La historia de la relación entre Estados Unidos y el gobierno de Nicolás Maduro no se escribió únicamente con sanciones económicas. Hubo también una dimensión menos visible, se trata el papel de la CIA (Central Intelligence Agency) el principal servicio de inteligencia exterior de los Estados Unidos.
Esa trama silenciosa de la CIA, muestra cómo Estados Unidos intentó conocer mejor la estructura interna del poder chavista desde adentro y lograr la captura de Nicolás Maduro.
La CIA infiltró una fuente que permitió monitorear a Nicolás Maduro
La CIA tejió en silencio una operación de largo aliento. Durante meses, agentes desplegados en Venezuela reconstruyeron el “patrón de vida” de Nicolás Maduro, combinando información de informantes dentro del propio gobierno con una vigilancia casi constante desde el aire, a través de drones difíciles de detectar. Así, paso a paso, lograron ubicarlo con precisión.
Con planificación minuciosa y coordinación estrecha entre la CIA y el ejército, la inteligencia allanó el camino y las fuerzas especiales ejecutaron la captura. Una guerra silenciosa de Estados Unidos, paciente y calculada, que terminó cerrándose sobre su objetivo. Así mismo, según el New York Time, la CIA tenía un grupo de agentes sobre el terreno en Venezuela trabajando clandestinamente desde agosto, según una persona familiarizada con el trabajo de la agencia.

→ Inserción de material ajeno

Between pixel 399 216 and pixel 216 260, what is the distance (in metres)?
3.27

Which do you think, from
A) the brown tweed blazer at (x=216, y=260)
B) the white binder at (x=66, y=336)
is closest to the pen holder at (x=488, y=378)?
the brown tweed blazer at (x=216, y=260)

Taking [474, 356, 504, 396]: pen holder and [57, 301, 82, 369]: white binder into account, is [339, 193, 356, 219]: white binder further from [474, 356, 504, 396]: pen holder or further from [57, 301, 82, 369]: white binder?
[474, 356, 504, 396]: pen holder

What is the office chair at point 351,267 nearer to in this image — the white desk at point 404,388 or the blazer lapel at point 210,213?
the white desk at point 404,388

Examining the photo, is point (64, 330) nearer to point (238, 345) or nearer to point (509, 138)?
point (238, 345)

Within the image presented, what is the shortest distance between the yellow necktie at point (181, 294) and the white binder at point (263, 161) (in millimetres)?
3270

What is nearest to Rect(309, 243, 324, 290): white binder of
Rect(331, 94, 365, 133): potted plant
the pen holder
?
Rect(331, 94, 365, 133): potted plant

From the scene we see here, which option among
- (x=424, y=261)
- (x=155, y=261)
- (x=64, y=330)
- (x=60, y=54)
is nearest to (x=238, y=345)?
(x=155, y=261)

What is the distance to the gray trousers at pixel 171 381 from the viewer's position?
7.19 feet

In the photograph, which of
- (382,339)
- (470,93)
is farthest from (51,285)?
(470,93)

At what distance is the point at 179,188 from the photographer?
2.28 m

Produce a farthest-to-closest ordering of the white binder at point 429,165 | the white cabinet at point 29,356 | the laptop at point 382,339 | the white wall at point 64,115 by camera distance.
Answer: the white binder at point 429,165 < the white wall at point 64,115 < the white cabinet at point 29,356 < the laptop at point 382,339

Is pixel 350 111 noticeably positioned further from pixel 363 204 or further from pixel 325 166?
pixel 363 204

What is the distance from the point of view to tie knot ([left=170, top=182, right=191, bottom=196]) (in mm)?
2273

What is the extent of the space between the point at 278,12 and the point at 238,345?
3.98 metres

La guerra silenciosa entre Venezuela y Estados Unidos
No existe evidencia pública de que la CIA haya contado con infiltrados dentro del círculo íntimo de Nicolás Maduro, como suele retratarse en relatos de espionaje, con acceso directo a cada conversación o decisión estratégica. Lo que sí está documentado son casos judiciales en los que exfuncionarios del régimen venezolano terminaron convirtiéndose en fuentes de información para Estados Unidos.
En paralelo, la política de Estados Unidos hacia Venezuela ha incluido mecanismos de presión sostenidos en inteligencia financiera y sanciones. La Oficina de Control de Activos Extranjeros (OFAC), dependiente del Departamento del Tesoro, ha sancionado a numerosos altos funcionarios venezolanos, incluidos actores clave del aparato de seguridad, por su participación en la represión y en prácticas de fraude electoral.